The Precision and Power of Population Branch Statistics in Identifying the Genomic Signatures of Local Adaptation.

Abstract

Population branch statistics, which estimate the degree of genetic differentiation along a focal population's lineage, have been used as an alternative to FST-based genome-wide scans for identifying loci associated with local selective sweeps. Beyond the population branch statistic (PBS), the normalized PBSn1 adjusts focal branch length with respect to outgroup branch lengths at the same locus, whereas population branch excess (PBE) incorporates median branch lengths at other loci. PBSn1 and PBE were proposed to be more specific to local selective sweeps as opposed to geographically ubiquitous selection. However, the accuracy and statistical power of branch statistics have not been systematically assessed. To do so, we simulate genomes in representative large and small populations with varying proportions of sites evolving under genetic drift or (approximated) background selection, with local selective sweeps or geographically parallel selective sweeps.
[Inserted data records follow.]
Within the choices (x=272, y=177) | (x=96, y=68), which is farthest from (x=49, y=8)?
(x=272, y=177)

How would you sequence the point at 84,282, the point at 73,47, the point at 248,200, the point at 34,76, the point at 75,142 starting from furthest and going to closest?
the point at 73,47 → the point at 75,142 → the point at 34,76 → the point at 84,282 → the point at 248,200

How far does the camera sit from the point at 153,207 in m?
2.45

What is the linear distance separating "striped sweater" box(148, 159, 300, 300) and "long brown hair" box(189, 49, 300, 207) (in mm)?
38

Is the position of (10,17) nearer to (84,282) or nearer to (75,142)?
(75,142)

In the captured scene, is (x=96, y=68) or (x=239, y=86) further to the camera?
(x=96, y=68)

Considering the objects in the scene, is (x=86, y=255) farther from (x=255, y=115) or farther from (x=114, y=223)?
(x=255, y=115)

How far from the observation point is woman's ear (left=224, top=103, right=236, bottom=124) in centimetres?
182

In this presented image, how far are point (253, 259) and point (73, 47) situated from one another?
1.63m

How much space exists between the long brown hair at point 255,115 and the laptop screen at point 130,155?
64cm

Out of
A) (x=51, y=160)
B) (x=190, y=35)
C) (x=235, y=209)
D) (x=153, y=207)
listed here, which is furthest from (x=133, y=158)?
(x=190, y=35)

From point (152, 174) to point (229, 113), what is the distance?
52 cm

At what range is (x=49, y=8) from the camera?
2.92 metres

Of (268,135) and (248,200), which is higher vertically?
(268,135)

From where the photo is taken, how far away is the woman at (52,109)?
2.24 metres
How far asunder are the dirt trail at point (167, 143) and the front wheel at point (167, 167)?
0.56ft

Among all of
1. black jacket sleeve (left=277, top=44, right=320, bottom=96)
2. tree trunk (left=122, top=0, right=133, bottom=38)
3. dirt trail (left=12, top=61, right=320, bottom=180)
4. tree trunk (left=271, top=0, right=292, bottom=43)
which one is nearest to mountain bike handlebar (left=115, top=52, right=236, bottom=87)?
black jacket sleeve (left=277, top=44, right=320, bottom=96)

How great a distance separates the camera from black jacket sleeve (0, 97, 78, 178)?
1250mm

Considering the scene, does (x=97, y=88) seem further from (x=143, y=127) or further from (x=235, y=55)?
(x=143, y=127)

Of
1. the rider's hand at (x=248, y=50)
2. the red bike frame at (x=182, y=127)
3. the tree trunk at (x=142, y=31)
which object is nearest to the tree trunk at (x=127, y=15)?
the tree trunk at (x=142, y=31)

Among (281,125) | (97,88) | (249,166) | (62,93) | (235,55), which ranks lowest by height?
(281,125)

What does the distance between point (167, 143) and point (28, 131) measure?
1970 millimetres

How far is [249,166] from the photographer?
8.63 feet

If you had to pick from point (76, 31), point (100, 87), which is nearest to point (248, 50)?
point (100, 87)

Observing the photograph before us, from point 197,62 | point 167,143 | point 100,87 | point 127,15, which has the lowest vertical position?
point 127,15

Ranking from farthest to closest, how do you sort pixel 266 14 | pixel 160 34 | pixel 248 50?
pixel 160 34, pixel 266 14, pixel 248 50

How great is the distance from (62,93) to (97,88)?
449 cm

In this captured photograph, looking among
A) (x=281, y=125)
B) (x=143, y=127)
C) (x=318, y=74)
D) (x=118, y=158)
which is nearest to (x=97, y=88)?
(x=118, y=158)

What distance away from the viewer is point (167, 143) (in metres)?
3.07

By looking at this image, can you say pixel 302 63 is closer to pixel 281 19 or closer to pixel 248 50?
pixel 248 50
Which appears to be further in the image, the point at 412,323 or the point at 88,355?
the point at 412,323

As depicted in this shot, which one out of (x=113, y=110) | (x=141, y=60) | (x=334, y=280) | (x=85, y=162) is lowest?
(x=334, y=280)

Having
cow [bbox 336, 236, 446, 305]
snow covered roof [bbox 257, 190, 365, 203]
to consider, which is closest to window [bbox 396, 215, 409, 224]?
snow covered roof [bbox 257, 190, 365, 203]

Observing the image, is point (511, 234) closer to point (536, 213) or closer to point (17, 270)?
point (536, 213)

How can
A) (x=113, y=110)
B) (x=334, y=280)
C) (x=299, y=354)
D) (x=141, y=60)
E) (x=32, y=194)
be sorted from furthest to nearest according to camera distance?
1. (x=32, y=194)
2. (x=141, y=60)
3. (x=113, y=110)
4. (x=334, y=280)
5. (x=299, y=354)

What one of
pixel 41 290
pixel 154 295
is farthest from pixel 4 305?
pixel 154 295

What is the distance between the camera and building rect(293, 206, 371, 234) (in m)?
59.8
We then assess the probability that local selective sweep loci are correctly identified as outliers by FST and by each of the branch statistics. We find that branch statistics consistently outperform FST at identifying local sweeps. Particularly when parallel sweeps are introduced, PBSn1 and PBE correctly identify local sweeps among their top outliers more frequently than PBS. Additionally, we evaluate versions of these statistics based on maximal site differentiation within a window, finding that site-based PBE and PBSn1 are particularly effective at identifying local soft sweeps. These results validate the greater specificity of the rescaled branch statistics PBE and PBSn1 to detect population-specific positive selection, supporting their use in genomic studies focused on local adaptation.